■ **STATED EXERCISE**
Format the rows below, from the line containing "The scene captured" through the end of the rows, as a Markdown table with the columns Number and Line. Leave out blank lines.

□ □ □ □ □ □ □

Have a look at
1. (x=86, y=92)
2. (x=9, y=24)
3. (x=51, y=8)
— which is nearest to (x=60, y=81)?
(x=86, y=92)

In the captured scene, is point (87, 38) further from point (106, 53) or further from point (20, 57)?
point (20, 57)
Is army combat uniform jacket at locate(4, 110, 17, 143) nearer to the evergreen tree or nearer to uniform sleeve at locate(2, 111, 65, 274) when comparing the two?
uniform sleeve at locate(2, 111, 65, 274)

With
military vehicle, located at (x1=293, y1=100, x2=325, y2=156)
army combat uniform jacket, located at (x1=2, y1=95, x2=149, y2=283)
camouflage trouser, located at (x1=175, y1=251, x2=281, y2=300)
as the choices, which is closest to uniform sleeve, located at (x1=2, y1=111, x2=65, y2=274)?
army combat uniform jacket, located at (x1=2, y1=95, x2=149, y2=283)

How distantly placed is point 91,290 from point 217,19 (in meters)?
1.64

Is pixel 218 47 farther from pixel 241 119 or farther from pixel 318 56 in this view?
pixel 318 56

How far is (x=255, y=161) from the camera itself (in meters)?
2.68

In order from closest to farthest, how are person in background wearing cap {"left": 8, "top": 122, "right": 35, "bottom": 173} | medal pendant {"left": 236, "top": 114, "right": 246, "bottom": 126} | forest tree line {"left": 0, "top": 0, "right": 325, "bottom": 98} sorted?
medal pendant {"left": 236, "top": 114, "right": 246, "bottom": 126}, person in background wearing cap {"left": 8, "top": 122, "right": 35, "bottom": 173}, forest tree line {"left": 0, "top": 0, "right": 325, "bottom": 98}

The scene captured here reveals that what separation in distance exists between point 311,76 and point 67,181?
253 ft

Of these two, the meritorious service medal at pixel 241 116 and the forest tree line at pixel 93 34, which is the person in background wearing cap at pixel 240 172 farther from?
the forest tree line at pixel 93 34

□ □ □ □ □ □ □

■ **TASK RESULT**
| Number | Line |
|---|---|
| 1 | The scene captured here reveals that what separation in distance exists between point 311,76 and point 67,181? |
| 2 | 253 ft |
| 3 | Of these two, the meritorious service medal at pixel 241 116 and the forest tree line at pixel 93 34, which is the person in background wearing cap at pixel 240 172 farther from? |
| 4 | the forest tree line at pixel 93 34 |